# Assigned task 1
Please translate this sentence from the garage door opener thread into Spanish: "It has a chain sprocket on the motor shaft."
# Assigned task 2
Extend the garage door opener thread beyond its last post.

# garage door opener



## gorn7 (Sep 20, 2006)

I have this old garage door opener(just the motor, not the track). Does anyone have any ideas on how to move a prop with it. It has a chain sprocket on the motor shaft. If you press the button the motor turns in one direction(for about 8 sec), then if you press it again it turns the opposite way.

Thanks


----------



## hidehoman (Sep 18, 2006)

I would mount the frame work of a fcg to it so the fcg could move out at the tots. I think it would be a great twist on the fcg. when you get the jaded its just a fcg people you hit the remote and it starts to come at them.


----------



## Dr Morbius (Sep 21, 2004)

Mount a Zombie or ground breaker on it..and use Hidehoman's idea for moving towards the viewer. You would need a track of some kind though.


----------



## gorn7 (Sep 20, 2006)

Thanks guys. I think I will try to create some sort of track like you said and have the prop move towards the person. If I make it long enough I could almost have it chase the victim.

# Collected data
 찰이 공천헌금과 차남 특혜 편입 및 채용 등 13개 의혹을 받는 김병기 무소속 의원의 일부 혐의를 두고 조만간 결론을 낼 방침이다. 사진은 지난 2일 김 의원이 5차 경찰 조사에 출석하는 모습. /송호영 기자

# Exercise result 1
Tiene una rueda dentada para cadena en el eje del motor.

# Exercise result 2
----------



## -blank- (Sep 10, 2006)

if u havent already used it u could use the motor for a cage prop

Use the motors ability to go 2 ways to have a guy in a cage rocking back and forth while holding onto the bars


----------



## NickG (Sep 12, 2006)

I saw a website where a guy used a garage door opener to make a prop stand up... the opener rail was on the ground, the prop had a hinge at it's base at the end of the rail. there was a rod going from back of the prop to the opener slide. As the opener side moved closer to the prop, the prop stood up.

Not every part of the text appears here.